Sturgeon’s revelation states that 90% of everything is crap, which I aligned with the current state of personal knowledge management (not mastery) where we see many offers for proprietary tools to help us with our sensemaking, whether it be better note-taking or creating an online brain. But in every field there is only so much good stuff and a lot of crap. Sturgeon, a science fiction writer who was asked why so much SF was crap, said it was the same in every field of human production.
I concluded that PKM is bullshit only when it is technology-centric, and not a set of processes, individually constructed, to help each of us make sense of our world and work more effectively. The bullshit is believing in a technology silver bullet. We constantly see that BS sells.

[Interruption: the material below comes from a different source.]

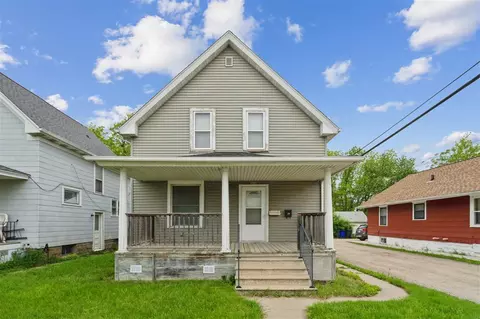 616 10th Ave SW, Cedar Rapids, IA 52404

My understanding of PKM began in 2004 with Lilia Efimova’s blogging of her journey through her doctoral dissertation on personal knowledge management entitled — Personal productivity in a knowledge intensive environment: A weblog case. So I came to PKM through my blog, Lilia’s blog, and the blogs of the researchers she was observing.
I often say that my PKM approach is technology-neutral. I do not promote one tool about another. I share my top tools but do not ask others to use them. But it seems I do have a chosen technology — the blog.
This technology differs significantly from any of the promoted tools in the current PKM field. Blogs are based on an open source framework, though some specific tools may be proprietary. I use open source WordPress but I can connect with someone on Blogger or Squarespace because the web itself is an open protocol. We also have RSS to keep track of blogs we follow. So, I am not really technology-neutral. I came to PKM through blogging and this protocol of connecting small pieces, loosely joined, is my chosen technology. It’s also the best for learning with and from others.
As I concluded in 2006 in PKM & Informal Learning — small pieces, loosely joined in an informal and unstructured way, is a better model for online learning. It leverages the inherent nature of the medium. Virtual classrooms and online courses constrain communication and learner control. We need to build better models and methods to create personally meaningful online learning. Using the lens of informal learning is a start.